⟨
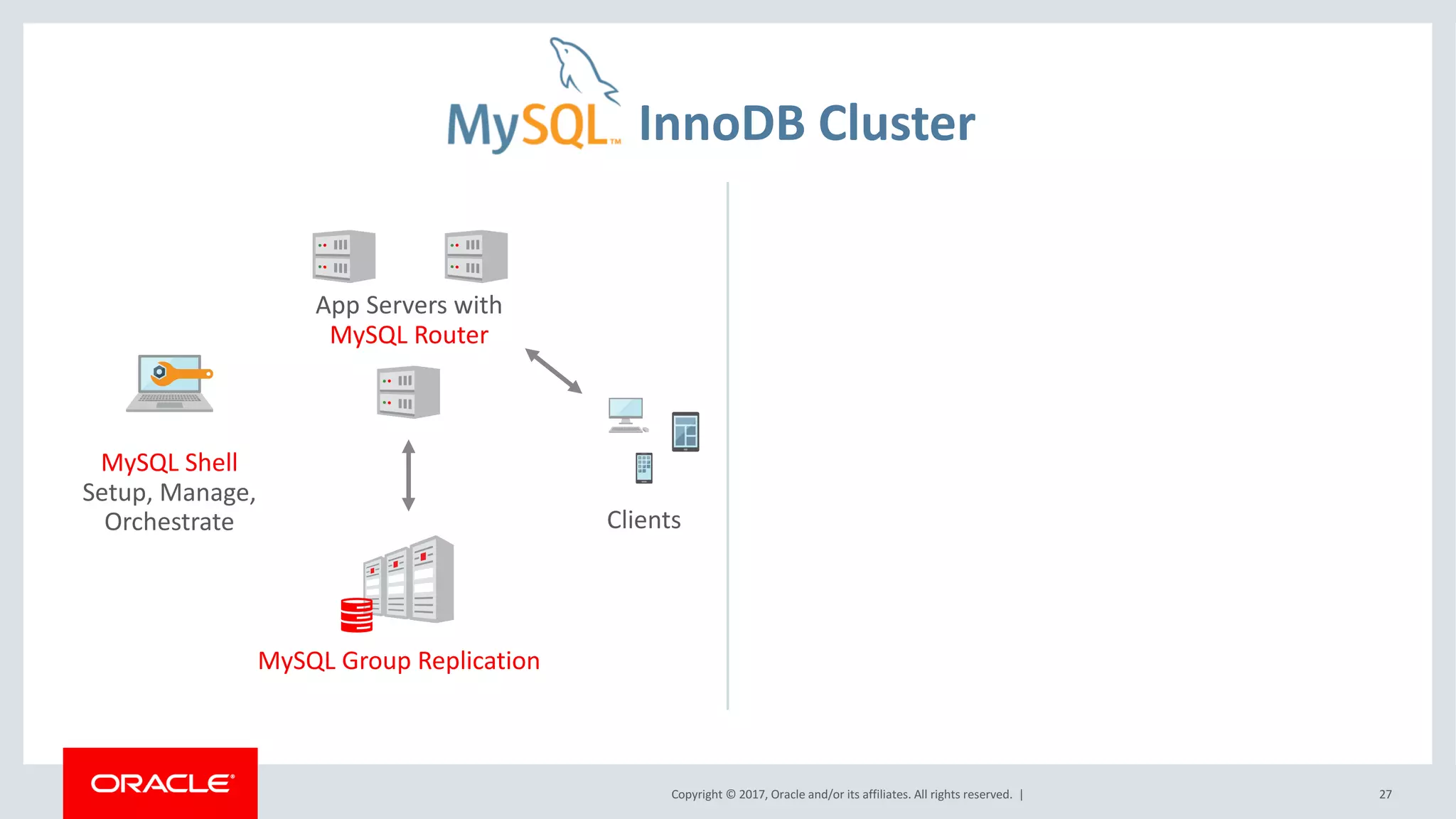 MySQL™ InnoDB Cluster

App Servers with
MySQL Router

MySQL Shell
Setup, Manage,
Orchestrate

Clients

MySQL Group Replication

ORACLE®

Copyright © 2017, Oracle and/or its affiliates. All rights reserved. |

27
⟩
• **Activity**:
Wherever a picture appears in the records above, leave it out and transcribe everything else exactly.

• **Answer for this exercise**:
 MySQL™ InnoDB Cluster

App Servers with
MySQL Router

MySQL Shell
Setup, Manage,
Orchestrate

Clients

MySQL Group Replication

ORACLE®

Copyright © 2017, Oracle and/or its affiliates. All rights reserved. |

27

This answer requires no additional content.